Show Abstract | Download Original | Original Source | Check in Google Scholar | DOI: 10.21107/agrointek.v19i4.27836

Abstract

Honey sweet potato is a potential local tuber from Pasrujambe subdistrict, Lumajang regency to be developed into processed food products. It can be processed into flour to increase the use value of honey sweet potato. The current flour has several shortcomings, including a languid aroma, low water absorption ability, and limited development patterns. Efforts to improve flour characteristics were made by modifying the fermentation method using a mocaf starter. This study aimed to determine the effect of time fermentation on the characteristics of modified honey sweet potato flour and the appropriate of time fermentation to produce the best-modified honey sweet potato flour. The experimental design used was a completely randomized design with one factor, the variation of time fermentation. The variation of fermentation time used was 0, 6, 12, 18, 24, 30, and 36 hours, with 0-hour fermentation as the control with triplicate sample replication. The data were analyzed with ANOVA and further tested with the Duncan Multiple Range Test.

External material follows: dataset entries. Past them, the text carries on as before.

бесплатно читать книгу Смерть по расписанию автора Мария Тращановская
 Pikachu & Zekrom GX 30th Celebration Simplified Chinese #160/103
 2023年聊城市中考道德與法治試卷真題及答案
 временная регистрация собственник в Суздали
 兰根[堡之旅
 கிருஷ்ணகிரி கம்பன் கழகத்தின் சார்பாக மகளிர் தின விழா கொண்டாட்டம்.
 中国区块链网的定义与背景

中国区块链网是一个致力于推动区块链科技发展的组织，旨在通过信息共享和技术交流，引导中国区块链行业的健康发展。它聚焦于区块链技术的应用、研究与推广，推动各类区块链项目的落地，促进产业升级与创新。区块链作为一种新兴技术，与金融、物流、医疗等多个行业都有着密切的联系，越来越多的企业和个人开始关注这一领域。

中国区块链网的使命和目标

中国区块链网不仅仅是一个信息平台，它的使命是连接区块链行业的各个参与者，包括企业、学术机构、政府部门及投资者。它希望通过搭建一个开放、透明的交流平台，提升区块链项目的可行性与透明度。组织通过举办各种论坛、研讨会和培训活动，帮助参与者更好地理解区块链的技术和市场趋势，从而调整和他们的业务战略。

The best treatment based on the effectiveness test with a value of 0.54 at 36 hours of fermentation showed a yield value of 21.69%, degree of whiteness of 83.63, pH of 4.11; moisture content of 7.28%; starch content of 49.98%; amylose content of 29.40%; amylopectin content of 20.58%; water holding capacity (WHC) of 252.78%; oil holding capacity (OHC) of 121.94%; swelling power of 13.23 g/g; solubility of 5.52%. The conclusion is that the fermentation time significantly affects the characteristics of modified honey sweet potato flour, and 36 hours of fermentation produces the best-modified honey sweet potato flour.